Document extract ->
::::
‘Secrets did not die’ with former PM adviser

Netanyahu and his wife, Sara, tended to send Segal to defend them on television whenever scandals broke.

Dov Weisglass (L) looks on as former prime minister Ariel Sharon speaks at the Madison Hotel in Washington in 2002 (photo credit: REUTERS)
Dov Weisglass (L) looks on as former prime minister Ariel Sharon speaks at the Madison Hotel in Washington in 2002
(photo credit: REUTERS)
Strategist and journalist Shaya Segal was buried on Wednesday at Tel Aviv’s Yarkon Cemetery, but the secrets he was exposed to as a close adviser to prime ministers Benjamin Netanyahu and Ariel Sharon will live on, sources close to him said on Wednesday.
Segal started his career as a journalist who was the first in the world to interview Egyptian president Hosni Mubarak following the assassination of his predecessor, Anwar Sadat, in 1981.
Later in life, he became a strategic adviser to Sharon, ministers Benjamin Ben-Eliezer and David Levy, and finally Netanyahu when he was finance minister, opposition leader, and prime minister.
Netanyahu and his wife, Sara, tended to send Segal to defend them on television whenever scandals broke. He was exposed to the intricacies of what has happened in the Prime Minister’s Office and residence and recently testified to police about what he saw for the investigation into expensive gifts received by the Netanyahus.
Until days before his death from cancer on Tuesday, aged 66, Segal worked together with former Maariv political correspondent Mazal Mualem on a biography of Netanyahu that he intended to be the primary historical book about the prime minister. Netanyahu visited Segal at his home in Azor two weeks ago and spoke to him on the phone a week ago, leading to speculation that he asked Segal to not publish the book.
But sources close to Segal said on Wednesday that the book would indeed come out and would serve as “his will” that he would bequeath to the state. The sources said the book would include everything Segal wanted published, “would be a serious project and not gossip,” and that “no secrets would die with him.”
In recent years, relations between Netanyahu and Segal worsened, according to Maariv journalist Ben Caspit, who has written repeatedly that the prime minister did not pay Segal for his work. But sources close to Netanyahu said they departed on good terms.
Netanyahu released a statement saying that he and Sara offered condolences to the family of Segal, who left behind a wife and three children.
“Shaya was a professional journalist and a Zionist who loved Israel and its people,” the statement said. “I saw his talents and his greatness during the years we worked together.
Shaya never sacrificed his principles to passing fads and always remained loyal to the nation’s ideals.”
::::
What you will do ->
A - List everyone the article about Shaya Segal names as someone he served as a strategic adviser.
B - In the article about Shaya Segal, where was he buried?

Data shown ->
::::
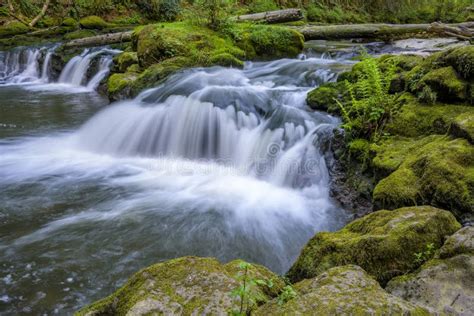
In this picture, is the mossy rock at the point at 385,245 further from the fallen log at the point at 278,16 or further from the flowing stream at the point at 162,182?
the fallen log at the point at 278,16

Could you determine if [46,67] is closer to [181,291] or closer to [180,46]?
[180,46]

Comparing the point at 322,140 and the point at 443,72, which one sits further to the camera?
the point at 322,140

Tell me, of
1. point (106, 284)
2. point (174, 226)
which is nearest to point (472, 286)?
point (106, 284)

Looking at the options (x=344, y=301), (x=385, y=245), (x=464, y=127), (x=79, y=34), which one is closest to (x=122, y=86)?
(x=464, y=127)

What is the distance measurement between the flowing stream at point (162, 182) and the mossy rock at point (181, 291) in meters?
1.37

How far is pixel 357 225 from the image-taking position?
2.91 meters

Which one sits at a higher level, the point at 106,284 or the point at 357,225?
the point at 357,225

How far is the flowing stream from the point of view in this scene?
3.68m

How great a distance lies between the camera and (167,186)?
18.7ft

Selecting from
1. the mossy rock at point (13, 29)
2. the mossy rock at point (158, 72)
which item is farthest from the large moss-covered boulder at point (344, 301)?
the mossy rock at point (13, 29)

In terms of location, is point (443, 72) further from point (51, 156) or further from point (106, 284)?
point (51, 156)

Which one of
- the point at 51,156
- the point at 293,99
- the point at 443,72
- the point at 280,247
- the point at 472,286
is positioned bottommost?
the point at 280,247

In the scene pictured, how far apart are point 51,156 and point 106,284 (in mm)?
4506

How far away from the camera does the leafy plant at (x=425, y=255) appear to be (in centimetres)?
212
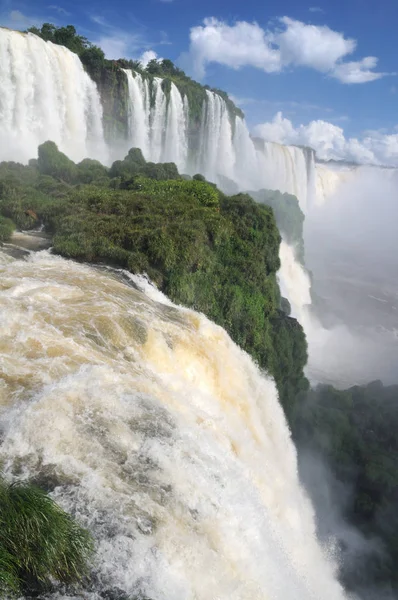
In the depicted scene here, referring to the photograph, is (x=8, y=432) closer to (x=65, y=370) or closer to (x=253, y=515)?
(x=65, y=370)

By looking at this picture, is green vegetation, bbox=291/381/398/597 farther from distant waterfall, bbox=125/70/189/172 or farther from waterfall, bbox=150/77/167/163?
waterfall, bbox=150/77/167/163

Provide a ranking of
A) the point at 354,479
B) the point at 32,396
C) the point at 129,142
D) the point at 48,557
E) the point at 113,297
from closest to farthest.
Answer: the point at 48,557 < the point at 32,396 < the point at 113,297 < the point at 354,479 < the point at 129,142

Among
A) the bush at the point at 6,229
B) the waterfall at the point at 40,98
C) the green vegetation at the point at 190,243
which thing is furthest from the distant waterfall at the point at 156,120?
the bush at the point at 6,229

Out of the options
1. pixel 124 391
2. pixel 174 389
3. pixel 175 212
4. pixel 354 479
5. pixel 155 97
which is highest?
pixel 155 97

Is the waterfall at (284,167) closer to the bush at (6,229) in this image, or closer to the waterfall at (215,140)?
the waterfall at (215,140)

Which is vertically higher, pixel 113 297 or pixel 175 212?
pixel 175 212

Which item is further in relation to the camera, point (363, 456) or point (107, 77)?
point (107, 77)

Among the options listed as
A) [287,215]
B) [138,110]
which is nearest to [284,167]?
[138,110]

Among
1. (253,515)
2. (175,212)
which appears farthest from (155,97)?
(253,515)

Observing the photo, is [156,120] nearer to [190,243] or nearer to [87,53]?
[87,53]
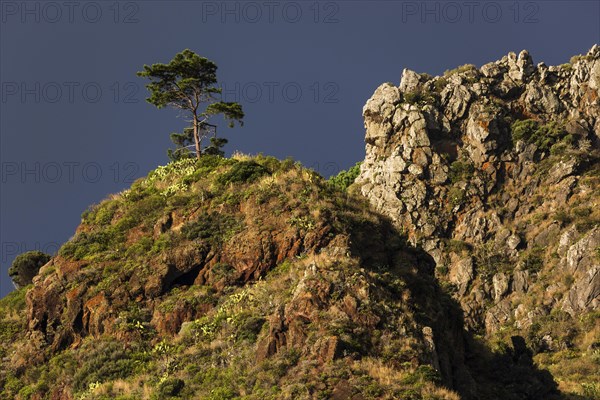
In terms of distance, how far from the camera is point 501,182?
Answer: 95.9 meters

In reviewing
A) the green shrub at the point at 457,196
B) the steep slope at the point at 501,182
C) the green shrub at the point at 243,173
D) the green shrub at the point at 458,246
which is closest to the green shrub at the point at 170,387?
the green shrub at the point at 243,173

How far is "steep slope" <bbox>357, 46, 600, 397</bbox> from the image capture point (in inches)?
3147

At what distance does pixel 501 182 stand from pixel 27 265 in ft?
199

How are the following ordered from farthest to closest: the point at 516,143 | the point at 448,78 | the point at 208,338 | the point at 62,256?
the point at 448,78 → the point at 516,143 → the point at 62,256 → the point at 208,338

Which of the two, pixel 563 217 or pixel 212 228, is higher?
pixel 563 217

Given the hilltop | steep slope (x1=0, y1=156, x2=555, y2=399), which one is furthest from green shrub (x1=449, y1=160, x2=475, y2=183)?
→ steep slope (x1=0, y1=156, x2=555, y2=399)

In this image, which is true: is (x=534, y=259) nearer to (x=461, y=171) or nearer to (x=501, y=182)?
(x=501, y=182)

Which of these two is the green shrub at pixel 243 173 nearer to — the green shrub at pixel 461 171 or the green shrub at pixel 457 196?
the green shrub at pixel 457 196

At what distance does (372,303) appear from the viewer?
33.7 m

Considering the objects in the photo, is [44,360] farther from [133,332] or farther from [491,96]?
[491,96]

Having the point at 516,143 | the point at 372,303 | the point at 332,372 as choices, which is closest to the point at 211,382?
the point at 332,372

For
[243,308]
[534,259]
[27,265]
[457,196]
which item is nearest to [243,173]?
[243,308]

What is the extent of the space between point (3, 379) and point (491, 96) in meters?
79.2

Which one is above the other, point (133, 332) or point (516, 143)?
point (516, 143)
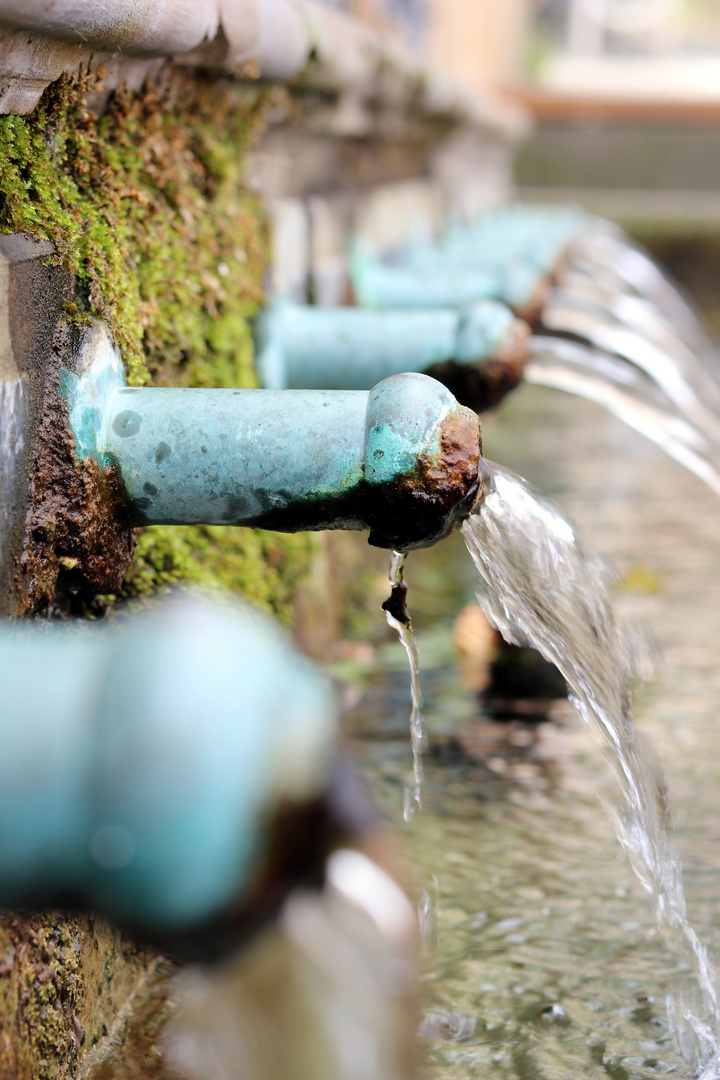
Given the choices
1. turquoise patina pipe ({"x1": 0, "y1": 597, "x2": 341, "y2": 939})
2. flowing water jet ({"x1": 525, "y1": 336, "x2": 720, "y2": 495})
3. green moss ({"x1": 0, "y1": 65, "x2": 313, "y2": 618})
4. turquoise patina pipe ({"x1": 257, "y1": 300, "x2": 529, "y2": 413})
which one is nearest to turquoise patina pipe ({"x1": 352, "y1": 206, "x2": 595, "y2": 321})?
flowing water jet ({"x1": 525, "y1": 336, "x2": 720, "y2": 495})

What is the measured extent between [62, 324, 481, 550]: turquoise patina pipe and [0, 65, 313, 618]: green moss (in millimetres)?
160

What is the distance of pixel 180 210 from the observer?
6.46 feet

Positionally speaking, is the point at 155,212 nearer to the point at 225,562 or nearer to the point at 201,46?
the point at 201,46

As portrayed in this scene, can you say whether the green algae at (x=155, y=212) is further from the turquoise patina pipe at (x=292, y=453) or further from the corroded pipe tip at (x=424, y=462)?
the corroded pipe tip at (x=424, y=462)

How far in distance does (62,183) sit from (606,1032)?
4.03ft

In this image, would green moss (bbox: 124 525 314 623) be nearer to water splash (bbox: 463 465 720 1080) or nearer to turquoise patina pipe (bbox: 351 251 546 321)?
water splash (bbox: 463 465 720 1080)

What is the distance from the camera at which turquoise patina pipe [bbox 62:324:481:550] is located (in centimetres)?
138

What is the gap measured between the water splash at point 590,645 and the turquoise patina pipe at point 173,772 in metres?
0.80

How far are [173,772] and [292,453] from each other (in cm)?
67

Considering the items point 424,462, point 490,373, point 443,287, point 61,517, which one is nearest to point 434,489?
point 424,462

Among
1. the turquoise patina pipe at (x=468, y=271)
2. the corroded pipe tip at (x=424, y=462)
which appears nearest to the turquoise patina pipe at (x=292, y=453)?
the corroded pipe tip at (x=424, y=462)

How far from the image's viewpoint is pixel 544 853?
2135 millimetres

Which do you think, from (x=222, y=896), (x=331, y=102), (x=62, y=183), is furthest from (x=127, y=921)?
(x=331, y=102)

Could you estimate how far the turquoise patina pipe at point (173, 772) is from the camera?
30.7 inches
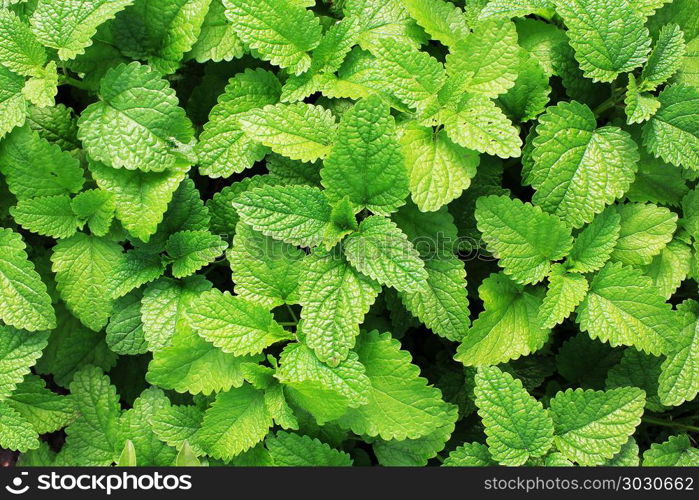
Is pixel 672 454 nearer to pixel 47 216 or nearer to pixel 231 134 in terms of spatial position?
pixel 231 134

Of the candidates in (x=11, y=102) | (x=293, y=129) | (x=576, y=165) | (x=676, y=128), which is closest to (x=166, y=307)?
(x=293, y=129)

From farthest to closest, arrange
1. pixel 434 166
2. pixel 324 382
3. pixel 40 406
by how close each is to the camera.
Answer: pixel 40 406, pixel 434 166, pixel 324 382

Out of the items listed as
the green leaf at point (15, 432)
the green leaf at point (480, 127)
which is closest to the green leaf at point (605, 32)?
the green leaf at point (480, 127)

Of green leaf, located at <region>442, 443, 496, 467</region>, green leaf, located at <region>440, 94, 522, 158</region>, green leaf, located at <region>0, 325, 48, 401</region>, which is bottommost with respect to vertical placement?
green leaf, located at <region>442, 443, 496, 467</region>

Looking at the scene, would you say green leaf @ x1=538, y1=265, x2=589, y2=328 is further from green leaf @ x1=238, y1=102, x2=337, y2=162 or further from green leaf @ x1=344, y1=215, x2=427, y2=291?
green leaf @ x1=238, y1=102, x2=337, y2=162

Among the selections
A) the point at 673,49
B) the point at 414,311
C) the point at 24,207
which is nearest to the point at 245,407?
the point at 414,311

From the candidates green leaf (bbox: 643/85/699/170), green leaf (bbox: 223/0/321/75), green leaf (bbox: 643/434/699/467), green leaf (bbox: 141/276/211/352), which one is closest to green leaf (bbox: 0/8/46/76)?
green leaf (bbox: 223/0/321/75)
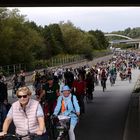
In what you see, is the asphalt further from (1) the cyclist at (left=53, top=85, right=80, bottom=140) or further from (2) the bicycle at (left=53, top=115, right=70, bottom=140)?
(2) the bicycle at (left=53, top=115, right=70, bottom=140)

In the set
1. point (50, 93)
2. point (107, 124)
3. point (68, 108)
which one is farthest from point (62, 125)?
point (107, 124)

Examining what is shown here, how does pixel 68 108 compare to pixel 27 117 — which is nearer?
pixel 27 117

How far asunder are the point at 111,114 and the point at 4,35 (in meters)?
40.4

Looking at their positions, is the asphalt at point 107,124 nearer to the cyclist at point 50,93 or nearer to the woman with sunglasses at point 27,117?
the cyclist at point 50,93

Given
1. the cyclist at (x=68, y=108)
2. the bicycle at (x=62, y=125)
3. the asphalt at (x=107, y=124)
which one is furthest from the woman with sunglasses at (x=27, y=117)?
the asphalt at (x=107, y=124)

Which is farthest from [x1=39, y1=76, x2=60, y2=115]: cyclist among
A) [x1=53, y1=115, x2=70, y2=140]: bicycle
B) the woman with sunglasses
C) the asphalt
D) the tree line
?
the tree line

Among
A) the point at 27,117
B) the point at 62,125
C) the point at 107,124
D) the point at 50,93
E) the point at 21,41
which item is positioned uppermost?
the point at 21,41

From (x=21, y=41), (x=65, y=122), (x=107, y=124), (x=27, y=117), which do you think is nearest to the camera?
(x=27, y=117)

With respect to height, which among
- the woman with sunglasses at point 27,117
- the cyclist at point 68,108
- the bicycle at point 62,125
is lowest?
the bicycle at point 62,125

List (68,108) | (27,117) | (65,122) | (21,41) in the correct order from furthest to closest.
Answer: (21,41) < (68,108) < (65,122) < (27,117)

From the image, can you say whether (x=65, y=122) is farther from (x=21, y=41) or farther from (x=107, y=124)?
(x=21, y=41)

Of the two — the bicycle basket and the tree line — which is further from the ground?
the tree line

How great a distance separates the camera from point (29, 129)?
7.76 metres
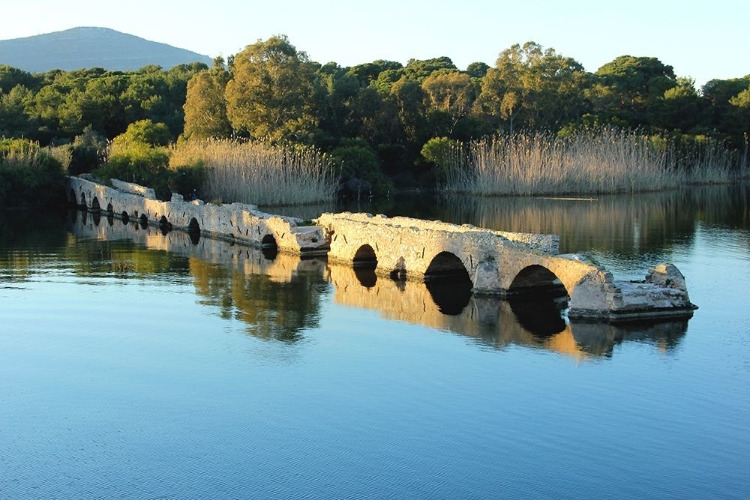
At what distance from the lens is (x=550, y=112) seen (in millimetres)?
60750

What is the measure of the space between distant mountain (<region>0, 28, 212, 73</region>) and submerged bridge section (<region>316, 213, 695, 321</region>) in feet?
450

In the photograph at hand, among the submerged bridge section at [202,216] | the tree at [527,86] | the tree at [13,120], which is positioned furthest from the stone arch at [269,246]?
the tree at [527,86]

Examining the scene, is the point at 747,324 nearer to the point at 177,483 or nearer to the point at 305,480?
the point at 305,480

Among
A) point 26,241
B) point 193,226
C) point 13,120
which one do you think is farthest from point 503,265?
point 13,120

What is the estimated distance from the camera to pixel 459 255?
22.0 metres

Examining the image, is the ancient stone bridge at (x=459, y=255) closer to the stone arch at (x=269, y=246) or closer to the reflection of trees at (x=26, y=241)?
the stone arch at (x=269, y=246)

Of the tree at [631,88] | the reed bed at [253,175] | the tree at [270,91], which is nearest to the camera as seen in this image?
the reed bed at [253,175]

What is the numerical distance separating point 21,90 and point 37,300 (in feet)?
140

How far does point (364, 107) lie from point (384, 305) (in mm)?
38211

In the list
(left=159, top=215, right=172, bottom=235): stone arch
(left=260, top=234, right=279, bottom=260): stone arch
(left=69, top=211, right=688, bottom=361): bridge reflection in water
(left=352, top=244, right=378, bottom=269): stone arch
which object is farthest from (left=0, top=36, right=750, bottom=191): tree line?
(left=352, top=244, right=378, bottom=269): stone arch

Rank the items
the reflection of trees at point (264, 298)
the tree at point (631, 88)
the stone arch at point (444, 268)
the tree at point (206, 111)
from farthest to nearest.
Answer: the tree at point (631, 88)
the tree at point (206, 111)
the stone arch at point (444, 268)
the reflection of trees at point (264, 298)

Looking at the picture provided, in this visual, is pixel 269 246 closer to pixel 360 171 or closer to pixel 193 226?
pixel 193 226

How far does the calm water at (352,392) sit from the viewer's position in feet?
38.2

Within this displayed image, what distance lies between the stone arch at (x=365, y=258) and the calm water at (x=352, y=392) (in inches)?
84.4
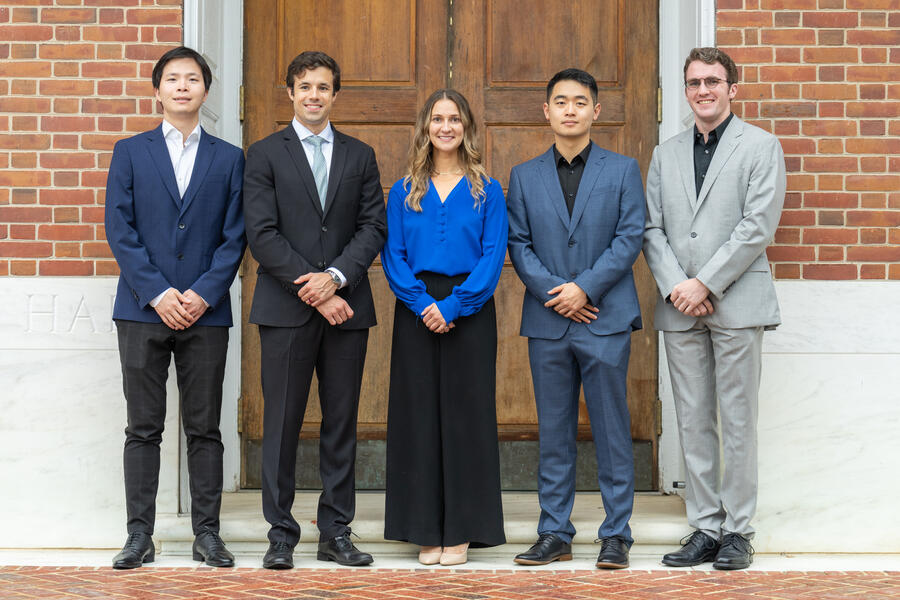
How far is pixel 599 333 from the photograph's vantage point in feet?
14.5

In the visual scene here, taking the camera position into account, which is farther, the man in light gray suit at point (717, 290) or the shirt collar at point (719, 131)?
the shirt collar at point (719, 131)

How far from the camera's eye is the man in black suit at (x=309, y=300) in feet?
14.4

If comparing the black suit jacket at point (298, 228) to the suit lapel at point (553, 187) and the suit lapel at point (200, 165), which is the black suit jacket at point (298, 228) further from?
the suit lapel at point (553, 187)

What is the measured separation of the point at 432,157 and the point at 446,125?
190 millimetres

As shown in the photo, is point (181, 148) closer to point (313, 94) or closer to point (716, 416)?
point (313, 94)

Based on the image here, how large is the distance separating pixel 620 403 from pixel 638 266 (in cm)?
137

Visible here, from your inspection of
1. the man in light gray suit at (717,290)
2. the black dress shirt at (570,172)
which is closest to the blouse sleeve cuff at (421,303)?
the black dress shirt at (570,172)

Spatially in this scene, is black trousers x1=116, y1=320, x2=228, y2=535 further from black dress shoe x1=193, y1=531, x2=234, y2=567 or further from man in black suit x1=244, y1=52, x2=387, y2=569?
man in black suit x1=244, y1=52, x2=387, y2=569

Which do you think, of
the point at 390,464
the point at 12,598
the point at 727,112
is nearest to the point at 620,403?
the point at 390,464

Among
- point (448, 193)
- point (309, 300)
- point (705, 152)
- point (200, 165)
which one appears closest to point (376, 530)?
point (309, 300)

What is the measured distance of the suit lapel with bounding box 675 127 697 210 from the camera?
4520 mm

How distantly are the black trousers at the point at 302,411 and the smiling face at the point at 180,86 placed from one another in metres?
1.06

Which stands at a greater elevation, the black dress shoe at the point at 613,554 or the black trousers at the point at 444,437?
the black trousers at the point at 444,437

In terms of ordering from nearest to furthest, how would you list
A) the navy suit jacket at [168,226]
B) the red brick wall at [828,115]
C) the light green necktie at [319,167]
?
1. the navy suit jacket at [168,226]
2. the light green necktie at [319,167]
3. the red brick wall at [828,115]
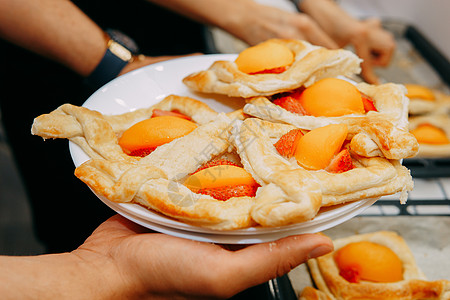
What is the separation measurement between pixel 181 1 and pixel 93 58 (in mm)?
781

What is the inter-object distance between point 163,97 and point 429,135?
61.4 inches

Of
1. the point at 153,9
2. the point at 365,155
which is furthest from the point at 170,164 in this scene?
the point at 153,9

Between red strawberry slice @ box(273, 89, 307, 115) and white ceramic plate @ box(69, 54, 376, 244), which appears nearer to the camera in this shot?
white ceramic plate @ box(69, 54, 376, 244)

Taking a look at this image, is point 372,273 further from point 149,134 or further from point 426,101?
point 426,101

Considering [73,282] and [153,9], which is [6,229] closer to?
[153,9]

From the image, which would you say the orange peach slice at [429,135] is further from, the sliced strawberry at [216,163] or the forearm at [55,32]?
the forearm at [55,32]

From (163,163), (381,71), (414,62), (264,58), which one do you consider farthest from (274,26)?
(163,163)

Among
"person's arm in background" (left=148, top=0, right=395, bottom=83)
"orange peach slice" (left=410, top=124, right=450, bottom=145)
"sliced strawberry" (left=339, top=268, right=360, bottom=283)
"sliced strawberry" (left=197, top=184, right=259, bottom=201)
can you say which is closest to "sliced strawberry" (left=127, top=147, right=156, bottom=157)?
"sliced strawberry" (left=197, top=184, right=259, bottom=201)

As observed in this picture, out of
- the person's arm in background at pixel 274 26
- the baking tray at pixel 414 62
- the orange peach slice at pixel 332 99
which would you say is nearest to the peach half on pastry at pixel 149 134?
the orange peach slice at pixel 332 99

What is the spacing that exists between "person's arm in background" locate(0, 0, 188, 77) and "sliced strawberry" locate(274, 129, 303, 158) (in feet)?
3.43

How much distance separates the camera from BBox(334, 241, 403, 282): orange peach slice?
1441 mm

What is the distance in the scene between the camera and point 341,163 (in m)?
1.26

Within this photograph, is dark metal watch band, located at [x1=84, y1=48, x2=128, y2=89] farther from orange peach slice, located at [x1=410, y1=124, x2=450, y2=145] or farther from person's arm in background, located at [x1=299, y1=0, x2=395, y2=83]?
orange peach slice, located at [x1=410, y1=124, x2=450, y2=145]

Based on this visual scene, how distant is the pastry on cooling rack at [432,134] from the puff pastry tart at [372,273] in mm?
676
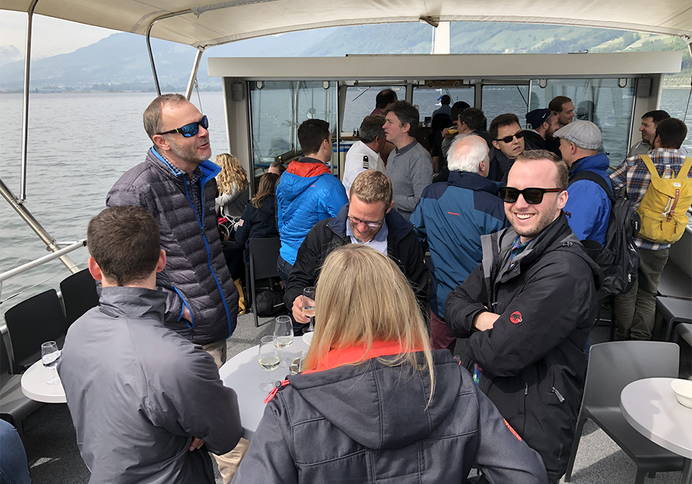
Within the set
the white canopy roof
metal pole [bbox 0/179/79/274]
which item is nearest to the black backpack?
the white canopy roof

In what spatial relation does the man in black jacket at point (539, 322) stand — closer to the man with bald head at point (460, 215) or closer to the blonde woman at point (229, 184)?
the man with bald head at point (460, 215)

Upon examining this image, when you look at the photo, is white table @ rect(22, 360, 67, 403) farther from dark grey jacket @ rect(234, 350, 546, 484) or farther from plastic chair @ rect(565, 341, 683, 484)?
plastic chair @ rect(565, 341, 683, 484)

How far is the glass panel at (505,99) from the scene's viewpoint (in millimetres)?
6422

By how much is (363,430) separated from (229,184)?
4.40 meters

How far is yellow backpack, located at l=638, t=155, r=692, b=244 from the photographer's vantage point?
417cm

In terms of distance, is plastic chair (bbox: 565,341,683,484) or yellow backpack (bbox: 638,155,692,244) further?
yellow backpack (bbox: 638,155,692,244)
::::
Written answers ->
A -
Ariel Sharon
Benjamin Ben-Eliezer
David Levy
Benjamin Netanyahu

B - At Tel Aviv's Yarkon Cemetery.